Catatonia can be a presenting symptom for frontotemporal dementia.[4] This pt fits the age criteria at-risk for FTD. He is at increased risk for FTD because of his family history of dementia and his own personal psychiatric history with depression.[5] While he does seem to show signs of apathy, he does not express the hyperorality or disinhibition classically associated with FTD. This may be interesting to look into further with JC and back up with any collateral history, as a number of case studies have shown some association between catatonia and the frontotemporal atrophy found in FTD.[6] Beyond simply FTD, his TBI history puts him at increased risk for any early-onset dementia.

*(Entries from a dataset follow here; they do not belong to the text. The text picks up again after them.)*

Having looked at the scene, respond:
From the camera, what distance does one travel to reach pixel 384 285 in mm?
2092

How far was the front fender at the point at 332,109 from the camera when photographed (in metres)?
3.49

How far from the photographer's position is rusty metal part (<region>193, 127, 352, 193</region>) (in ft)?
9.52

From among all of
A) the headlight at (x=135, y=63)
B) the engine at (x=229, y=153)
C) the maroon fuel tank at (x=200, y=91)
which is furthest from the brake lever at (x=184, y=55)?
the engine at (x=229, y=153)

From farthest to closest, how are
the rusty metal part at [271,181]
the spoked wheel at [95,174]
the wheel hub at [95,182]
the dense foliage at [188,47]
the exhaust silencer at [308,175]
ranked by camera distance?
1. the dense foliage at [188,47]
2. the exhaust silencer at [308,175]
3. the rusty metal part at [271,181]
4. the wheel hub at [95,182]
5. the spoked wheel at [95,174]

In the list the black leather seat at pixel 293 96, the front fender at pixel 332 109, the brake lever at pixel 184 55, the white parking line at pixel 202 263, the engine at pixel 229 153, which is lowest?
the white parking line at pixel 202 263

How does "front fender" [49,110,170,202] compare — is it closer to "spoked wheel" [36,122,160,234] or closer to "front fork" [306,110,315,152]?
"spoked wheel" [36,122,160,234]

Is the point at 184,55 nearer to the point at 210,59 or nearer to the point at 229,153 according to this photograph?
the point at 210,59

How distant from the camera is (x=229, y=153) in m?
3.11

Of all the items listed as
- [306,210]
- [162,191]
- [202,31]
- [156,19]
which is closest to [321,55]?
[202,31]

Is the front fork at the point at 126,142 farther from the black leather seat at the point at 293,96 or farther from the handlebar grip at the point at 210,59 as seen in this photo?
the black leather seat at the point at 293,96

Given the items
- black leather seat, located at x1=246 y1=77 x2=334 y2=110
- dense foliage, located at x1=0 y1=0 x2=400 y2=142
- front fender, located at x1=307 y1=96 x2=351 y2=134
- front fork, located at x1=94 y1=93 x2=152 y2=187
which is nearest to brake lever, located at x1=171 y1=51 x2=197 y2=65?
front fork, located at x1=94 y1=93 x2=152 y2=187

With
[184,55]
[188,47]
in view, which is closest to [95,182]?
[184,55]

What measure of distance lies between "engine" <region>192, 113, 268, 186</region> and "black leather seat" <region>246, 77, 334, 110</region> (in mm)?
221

Washington et al have proposed a simplified system for considering all of the cognitive changes that may occur after a TBI: rather than searching for distinct neurodegenerative etiologies, traumatic encephalopathy can be thought of as all of the cumulative pathologies in the brain following a TBI.[7] This might be the most plausible way of approaching JC’s diagnosis. Rather than parsing out cognitive dysfunction from major depression with catatonia from TBI, at this time, we may need to approach JC as experiencing a traumatic encephalopathy with risk factors for continued major depression and dementia that should be closely monitored after resolving his catatonia.